Tantangan Pendaftaran Bacaleg pada Pemilu 2024

Komisi Pemilihan Umum (KPU) RI akan memulai tahapan pendaftaran calon anggota Pencalonan Anggota Dewan Perwakilan Rakyat (DPR), Dewan Perwakilan Rakyat Daerah (DPRD) Provinsi, dan Dewan Perwakilan Rakyat Daerah (DPRD) Kabupaten/Kota, pada tanggal 1 Mei hingga 14 Mei 2023. Anggota KPU RI, Idham Kholik menyatakan bahwa KPU menekankan perihal kelengkapan berkas bacaleg yang diajukan oleh parpol peserta Pemilu (kompas.id, 25/4/2023). Namun, berkaca pada pendaftaran pada Pemilihan Umum (Pemilu) 2019 yang lalu, sebagian besar parpol mendaftarkan bakal calon anggota legislatif (bacaleg) pada hari terakhir penutupan pendaftaran (republika.co.id, 16/7/2018).

Pada Pemilu 2019 sebagian besar parpol mendaftarkan calegnya pada hari terakhir pendaftaran. Anggota Dewan Pembina Perkumpulan untuk Pemilu dan Demokrasi (Perludem), Titi Anggraini, mengatakan bahwa lambatnya pendaftaran caleg karena parpol masih menuntaskan proses penentuan daerah pemilihan (dapil) untuk caleg dan juga nomor urut caleg yang akan maju di setiap dapil hingga akhir masa pendaftaran (perludem.org, 15/7/2018).

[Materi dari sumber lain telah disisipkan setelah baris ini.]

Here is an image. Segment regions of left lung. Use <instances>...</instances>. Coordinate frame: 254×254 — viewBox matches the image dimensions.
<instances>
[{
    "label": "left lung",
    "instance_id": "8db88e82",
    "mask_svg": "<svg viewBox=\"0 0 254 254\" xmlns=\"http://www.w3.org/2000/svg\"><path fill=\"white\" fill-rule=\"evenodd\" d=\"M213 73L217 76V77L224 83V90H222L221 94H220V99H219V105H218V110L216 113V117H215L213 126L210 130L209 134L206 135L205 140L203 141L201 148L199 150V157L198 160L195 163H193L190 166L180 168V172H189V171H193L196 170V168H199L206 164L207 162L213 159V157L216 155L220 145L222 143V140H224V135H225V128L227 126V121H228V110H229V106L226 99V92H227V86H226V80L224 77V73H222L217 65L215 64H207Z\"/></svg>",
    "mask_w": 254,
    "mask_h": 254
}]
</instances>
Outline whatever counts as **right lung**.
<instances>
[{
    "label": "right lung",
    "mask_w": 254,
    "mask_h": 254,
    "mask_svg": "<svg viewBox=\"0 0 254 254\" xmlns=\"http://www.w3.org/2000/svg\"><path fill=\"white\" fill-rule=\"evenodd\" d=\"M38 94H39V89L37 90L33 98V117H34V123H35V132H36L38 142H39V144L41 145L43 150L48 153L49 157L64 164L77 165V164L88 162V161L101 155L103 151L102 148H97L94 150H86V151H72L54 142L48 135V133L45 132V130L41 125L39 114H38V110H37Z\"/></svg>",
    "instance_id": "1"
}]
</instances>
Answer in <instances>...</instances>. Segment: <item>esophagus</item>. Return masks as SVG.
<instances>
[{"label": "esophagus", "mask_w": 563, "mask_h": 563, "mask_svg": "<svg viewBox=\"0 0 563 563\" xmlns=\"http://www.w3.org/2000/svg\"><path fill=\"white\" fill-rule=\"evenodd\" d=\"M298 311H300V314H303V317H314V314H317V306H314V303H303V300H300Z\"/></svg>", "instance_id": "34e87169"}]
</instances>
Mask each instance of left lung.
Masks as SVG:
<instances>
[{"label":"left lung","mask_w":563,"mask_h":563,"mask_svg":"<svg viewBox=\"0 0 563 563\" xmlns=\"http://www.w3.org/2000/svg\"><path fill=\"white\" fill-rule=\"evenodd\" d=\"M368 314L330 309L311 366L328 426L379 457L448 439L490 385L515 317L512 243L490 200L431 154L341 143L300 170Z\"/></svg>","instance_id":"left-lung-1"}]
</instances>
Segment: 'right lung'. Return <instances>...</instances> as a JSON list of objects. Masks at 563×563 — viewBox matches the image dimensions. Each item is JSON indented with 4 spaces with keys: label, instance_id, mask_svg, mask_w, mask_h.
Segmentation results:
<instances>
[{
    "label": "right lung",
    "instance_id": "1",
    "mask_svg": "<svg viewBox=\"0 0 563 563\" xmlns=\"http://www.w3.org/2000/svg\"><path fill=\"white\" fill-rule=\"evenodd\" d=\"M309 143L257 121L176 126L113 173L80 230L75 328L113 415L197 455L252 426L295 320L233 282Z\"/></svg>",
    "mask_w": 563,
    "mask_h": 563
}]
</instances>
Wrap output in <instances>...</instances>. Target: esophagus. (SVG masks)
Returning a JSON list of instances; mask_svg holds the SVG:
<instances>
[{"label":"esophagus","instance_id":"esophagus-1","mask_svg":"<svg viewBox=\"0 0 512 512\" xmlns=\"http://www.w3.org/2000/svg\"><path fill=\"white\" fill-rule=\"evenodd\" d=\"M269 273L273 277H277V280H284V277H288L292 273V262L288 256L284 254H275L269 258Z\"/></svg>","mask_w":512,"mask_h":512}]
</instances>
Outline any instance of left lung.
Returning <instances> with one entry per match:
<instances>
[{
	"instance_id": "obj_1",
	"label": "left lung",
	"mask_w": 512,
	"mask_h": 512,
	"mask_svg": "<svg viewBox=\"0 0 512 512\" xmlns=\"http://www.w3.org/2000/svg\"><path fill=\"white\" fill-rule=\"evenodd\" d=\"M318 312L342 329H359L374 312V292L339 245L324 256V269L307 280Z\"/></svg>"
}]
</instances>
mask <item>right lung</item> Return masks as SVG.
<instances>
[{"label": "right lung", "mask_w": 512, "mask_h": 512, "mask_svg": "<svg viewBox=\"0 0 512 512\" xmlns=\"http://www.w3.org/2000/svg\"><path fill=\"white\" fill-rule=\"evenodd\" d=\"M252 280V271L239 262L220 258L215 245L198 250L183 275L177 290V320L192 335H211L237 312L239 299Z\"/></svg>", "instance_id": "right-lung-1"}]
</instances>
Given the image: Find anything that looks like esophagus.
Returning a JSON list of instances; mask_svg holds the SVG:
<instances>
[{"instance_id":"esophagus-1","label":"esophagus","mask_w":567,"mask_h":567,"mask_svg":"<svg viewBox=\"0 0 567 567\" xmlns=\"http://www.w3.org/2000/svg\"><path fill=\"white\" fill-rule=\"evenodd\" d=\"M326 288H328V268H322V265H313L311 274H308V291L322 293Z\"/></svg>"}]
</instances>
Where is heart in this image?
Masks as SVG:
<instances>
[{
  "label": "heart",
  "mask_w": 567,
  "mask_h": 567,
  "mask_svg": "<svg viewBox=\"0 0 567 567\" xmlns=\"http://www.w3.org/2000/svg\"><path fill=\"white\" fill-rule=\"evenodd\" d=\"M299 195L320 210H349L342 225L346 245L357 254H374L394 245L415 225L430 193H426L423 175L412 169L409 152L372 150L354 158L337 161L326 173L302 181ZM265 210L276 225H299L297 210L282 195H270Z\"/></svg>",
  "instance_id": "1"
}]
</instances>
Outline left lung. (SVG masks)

Selain itu, ada dinamika perkembangan di internal parpol, berupa konflik kepengurusan dan perpindahan kader parpol ke parpol lain demi kepentingan Pemilu 2019. Selain itu, ada juga kebijakan parpol yang tersentralisasi dalam proses pendaftaran caleg secara serentak dari tingkat pusat hingga daerah (perludem.org, 15/7/2018). Lantas, bagaimana dengan Pemilu 2024?

Persiapan partai politik untuk pendaftaran bakal calon legislatif masih terkendala pada proses melengkapi syarat yang diminta oleh KPU sesuai dengan Peraturan KPU Nomor 10 Tahun 2023 tentang Pencalonan Anggota Dewan Perwakilan Rakyat, Dewan Perwakilan Rakyat Daerah Provinsi, dan Dewan Perwakilan Rakyat Daerah Kabupaten/Kota (kompas.id, 25/4/2023).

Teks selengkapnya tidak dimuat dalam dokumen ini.